Trecho do texto
Mulheres da tribo Zo'e, na Amazônia brasileira - Sebastião Salgado |
Elefante corre ao ouvir carro se aproximar, na Zâmbia - Sebastião Salgado |
Habitante da península de Yamal, na Sibéria - Sebastião Salgado |
Na região da Bacia do Xingu, no Mato Grosso, um grupo de indígenas Waurá pesca na lagoa Piyulaga, perto da aldeia - Sebastião Salgado |
Pinguins em iceberg próximo ao extremo Sul do planeta - Sebastião Salgado |
Tartaruga gigante próxima a vulcão nas Ilhas Galápagos - Sebastião Salgado |
Viagem mais fria
Fiz uma viagem de sonho com os Nenets, na península do Yamal (Rússia). São nômades criadores de rena que vivem num inverno extremo.
Era primavera e fazia entre -35ºC e -45ºC. Por 40, 45 dias, fiquei sem me lavar. Eles não se lavam, não têm água. A água que têm é quebrando um pedaço de gelo e colocando na panela para aquecer. Para fazer as necessidades, é do lado de fora. Você abaixa sua calça neste frio e seus testículos ficam do tamanho de uma castanha de caju, entende? [risos] Mas você acaba se adaptando.

Linhas de dados

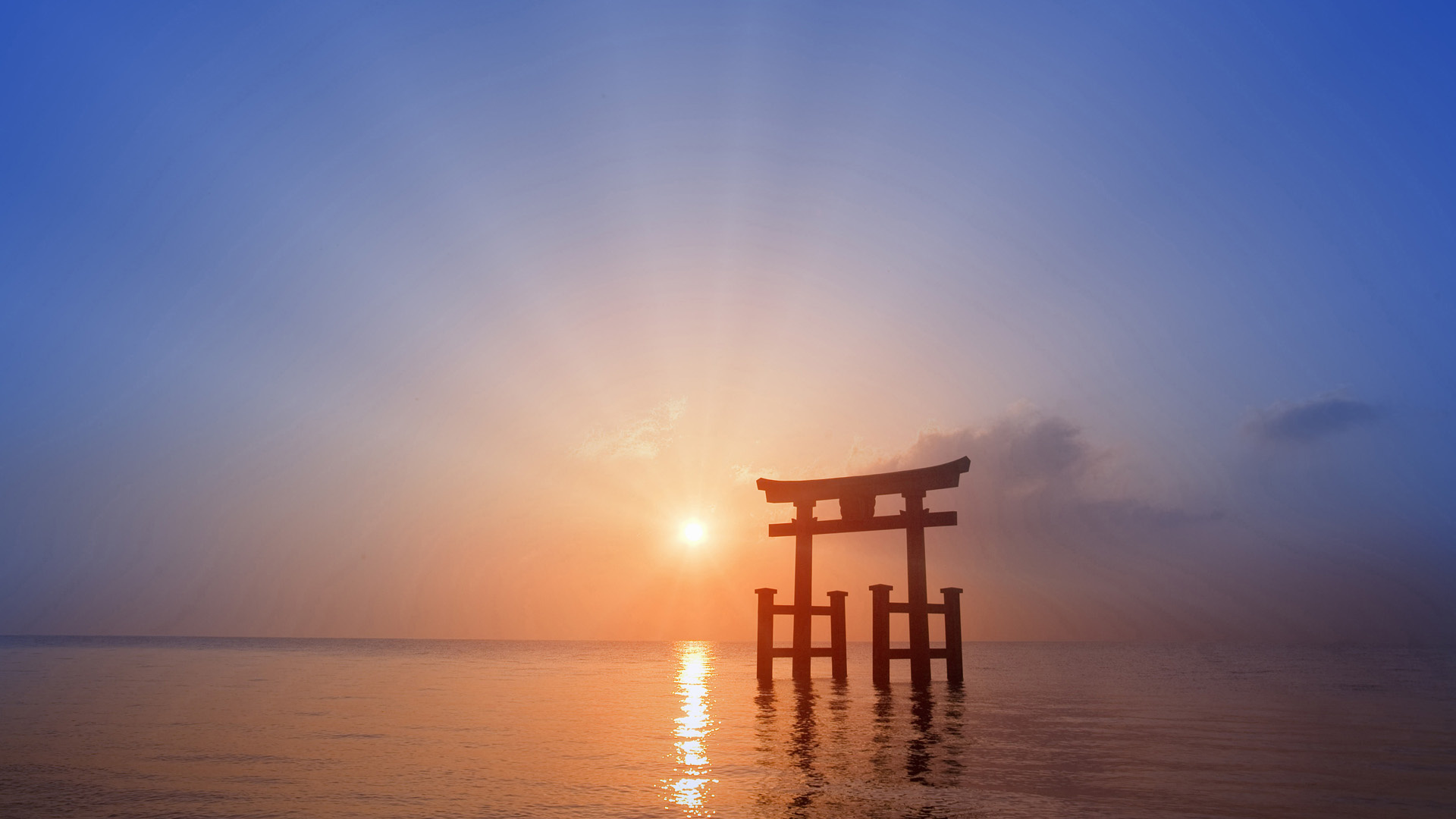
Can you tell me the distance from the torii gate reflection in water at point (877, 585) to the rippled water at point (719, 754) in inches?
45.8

* * *

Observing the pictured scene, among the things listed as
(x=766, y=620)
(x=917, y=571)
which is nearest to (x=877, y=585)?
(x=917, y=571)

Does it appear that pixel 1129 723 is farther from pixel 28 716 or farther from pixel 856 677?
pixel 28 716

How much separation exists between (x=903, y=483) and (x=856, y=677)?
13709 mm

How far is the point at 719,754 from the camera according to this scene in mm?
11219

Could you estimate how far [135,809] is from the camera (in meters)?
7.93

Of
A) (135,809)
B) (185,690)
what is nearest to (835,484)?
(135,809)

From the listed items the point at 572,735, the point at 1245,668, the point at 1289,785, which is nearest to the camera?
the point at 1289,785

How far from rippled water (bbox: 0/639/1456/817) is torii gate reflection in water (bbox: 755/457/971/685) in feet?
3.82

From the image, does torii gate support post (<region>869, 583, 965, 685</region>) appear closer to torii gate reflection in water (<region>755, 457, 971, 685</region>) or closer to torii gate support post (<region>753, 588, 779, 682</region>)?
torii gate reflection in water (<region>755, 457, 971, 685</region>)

Tarefa curta 1
Extraia do trecho do texto, sem nenhuma alteração, a parte entre "Mulheres da tribo" e "num inverno extremo.", inclusive.
Tarefa curta 2
Segundo o trecho do texto, por que quem narra passou 40 a 45 dias sem se lavar? Responda em uma a três frases.

Solução completa 1
Mulheres da tribo Zo'e, na Amazônia brasileira - Sebastião Salgado |
Elefante corre ao ouvir carro se aproximar, na Zâmbia - Sebastião Salgado |
Habitante da península de Yamal, na Sibéria - Sebastião Salgado |
Na região da Bacia do Xingu, no Mato Grosso, um grupo de indígenas Waurá pesca na lagoa Piyulaga, perto da aldeia - Sebastião Salgado |
Pinguins em iceberg próximo ao extremo Sul do planeta - Sebastião Salgado |
Tartaruga gigante próxima a vulcão nas Ilhas Galápagos - Sebastião Salgado |
Viagem mais fria
Fiz uma viagem de sonho com os Nenets, na península do Yamal (Rússia). São nômades criadores de rena que vivem num inverno extremo.

Solução completa 2
Os Nenets, com quem foi feita a viagem, não se lavam e não têm água. A única água que conseguem vem de pedaços de gelo quebrados e aquecidos na panela.